▸ Документ:
____
Судьба П.Л.Капицы была очень сложной, но несмотря на потери, он оставался несломленным и бесстрашным, писал письма непосредственно Сталину, в том числе и о Л.П.Берия и о его безграмотном руководстве атомным проектом. В конце концов Петра Леонидовича сняли со всех постов и отправили из Физтеха и из Института Физических Проблем, который он создал в 1935 году и много лет возглавлял, на дачу в Никулиной Горе, что под Москвой. Так и там, под Москвой, он оборудовал себе лабораторию и работал, назвал ее также ИФП (изба физических проблем).
Но за 2 недели до его увольнения у нас проходил госэкзамен по всему курсу физики. Это было в зимней сессии на третьем курсе, и как всегда, он лично экзаменовал каждого из нас. Комиссия более, чем серьезная - два академика П.Л.Капица и Д.В.Скобельцын и проф. С.М.Рытов. На экзамене каждый, как обычно, получает три вопроса по всему курсу физики, но изюминка в том, что еще три вопроса студент должен принести сам, подготовив либо собственное исследование, либо обзор работ по интересным темам. Я приготовил три темы, как мне казалось, представлявших интерес. Анализ "Опытов Лебедева по измерению светового давления" (в этой работе, кроме изумительной тонкости опыта, большую важность имеет оценка погрешности результатов), "Искусственное градообра-зование" и "Шаровая молния". Последняя тема была мне очень интересна, и я просидел в Ленинской библиотеке много вечеров, собирая сведения не только из научных журналов, но и из обычных газет начала века, где могло встретиться описание шаровой молнии.
____
▸ Строки данных:
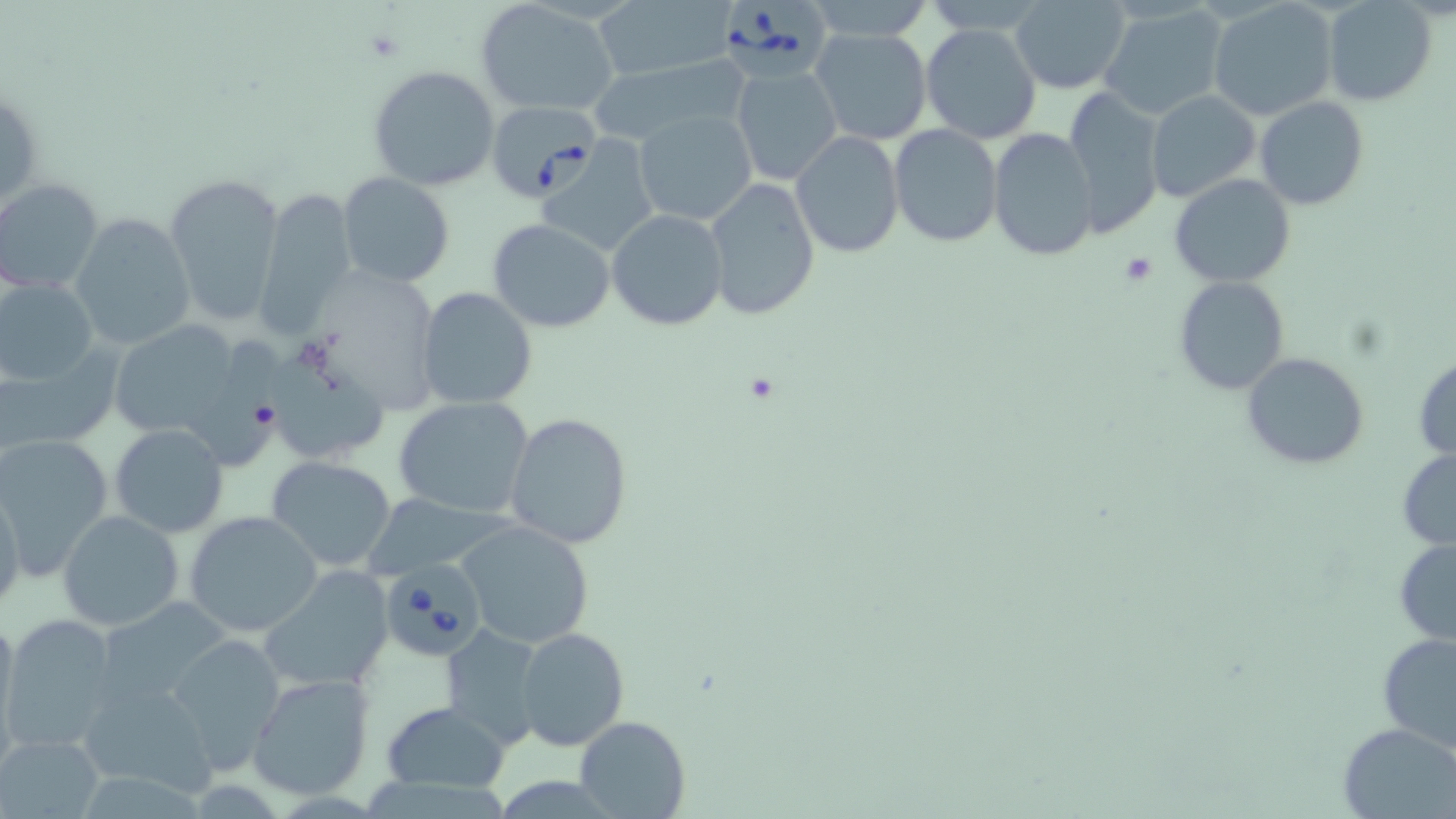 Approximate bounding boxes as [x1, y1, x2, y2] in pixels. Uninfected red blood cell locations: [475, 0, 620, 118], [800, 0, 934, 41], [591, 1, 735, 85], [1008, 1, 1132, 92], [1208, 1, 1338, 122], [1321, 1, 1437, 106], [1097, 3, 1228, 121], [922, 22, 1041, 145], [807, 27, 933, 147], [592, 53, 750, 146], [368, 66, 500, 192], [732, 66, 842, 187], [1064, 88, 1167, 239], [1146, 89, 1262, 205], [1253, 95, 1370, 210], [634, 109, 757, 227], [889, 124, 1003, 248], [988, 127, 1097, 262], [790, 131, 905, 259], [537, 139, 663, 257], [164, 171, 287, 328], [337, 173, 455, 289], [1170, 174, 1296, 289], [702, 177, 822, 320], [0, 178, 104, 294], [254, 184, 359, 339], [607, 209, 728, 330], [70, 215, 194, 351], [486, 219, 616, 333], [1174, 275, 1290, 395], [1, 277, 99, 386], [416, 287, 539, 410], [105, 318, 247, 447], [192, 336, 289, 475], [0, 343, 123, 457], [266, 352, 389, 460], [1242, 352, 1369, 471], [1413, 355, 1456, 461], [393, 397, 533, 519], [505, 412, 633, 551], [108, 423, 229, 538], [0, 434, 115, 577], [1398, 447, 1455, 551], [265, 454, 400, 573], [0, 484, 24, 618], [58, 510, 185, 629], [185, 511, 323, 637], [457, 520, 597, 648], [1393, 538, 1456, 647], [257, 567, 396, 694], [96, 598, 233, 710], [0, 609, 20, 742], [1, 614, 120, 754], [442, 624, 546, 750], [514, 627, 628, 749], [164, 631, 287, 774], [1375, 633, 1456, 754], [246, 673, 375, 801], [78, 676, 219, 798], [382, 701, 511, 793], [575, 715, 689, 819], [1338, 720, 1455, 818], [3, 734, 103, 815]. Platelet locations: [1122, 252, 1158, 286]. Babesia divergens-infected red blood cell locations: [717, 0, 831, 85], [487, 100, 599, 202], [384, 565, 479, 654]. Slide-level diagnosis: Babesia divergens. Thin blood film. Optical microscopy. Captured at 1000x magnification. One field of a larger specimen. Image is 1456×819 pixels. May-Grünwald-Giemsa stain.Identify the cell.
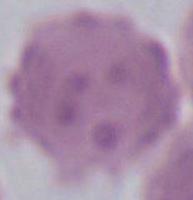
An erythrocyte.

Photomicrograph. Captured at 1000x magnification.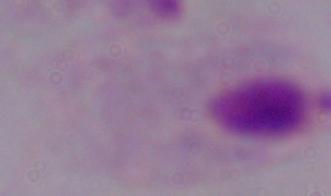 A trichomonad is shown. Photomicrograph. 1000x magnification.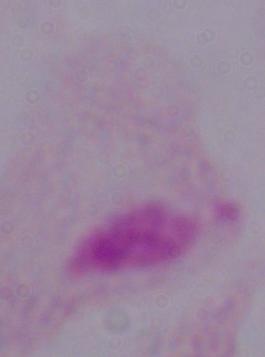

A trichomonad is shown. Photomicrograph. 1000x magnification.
____
▸ Что нужно сделать:
a) Кто входил в комиссию на госэкзамене по физике, который описан в тексте о П.Л.Капице?
b) Напишите продолжение текста о П.Л.Капице, начиная сразу после его последнего предложения.

▸ Ответы по заданиям:
a) В комиссию входили академики П.Л.Капица и Д.В.Скобельцын и профессор С.М.Рытов.

b)
Как и ожидалось, на вопросы из билета Капица практически внимания не обратил, послушал лишь начало ответа про законы Френеля, и посмотрев на подготовленные темы, сразу выбрал шаровую молнию. Он внимательно меня слушал, и по реакции мне показалось, что эта тема его интересует. Я рассказал, что единой теории пока не создано, потому что шаровые молнии, хотя и образуются в грозовую погоду, но отличаются размером (диаметром 5-30 см), временем жизни (от нескольких секунд до 15 минут), способом завершения (взрывом или тихим исчезновением), цветом, скоростью перемещения, способностью проходить в окна или через стены и т.п. Он слушал долго, минут двадцать, чего никогда не бывало. "Попытки экспериментально воссоздать явление пока (на тот момент) неудачны", - добавил я, - "но опробованы много разных путей описать его теоретически". Рассказал о тех подходах, которые теоретики к этому времени предложили. - "А какой из них Вам кажется предпочтительным?" - спросил Петр Леонидович - "Вряд ли какой-либо из них описывает все, что встречается, но ближе остальных мне представляется теория Я.Френкеля. В соответствии с ней в процессе разряда обычной молнии жидкие окислы азота образуют тонкую шаровую пленку, которая постепенно тает. В зависимости от того, что раньше произойдет - растает пленка, или взорвется газообразное содержимое шара, определяется судьба шаровой молнии" - ответил я.
- "А сколько времени может просуществовать такая пленка?" -
- "По оценкам Френкеля, до 15 минут, что близко к верхней границе срока жизни шаровых молний".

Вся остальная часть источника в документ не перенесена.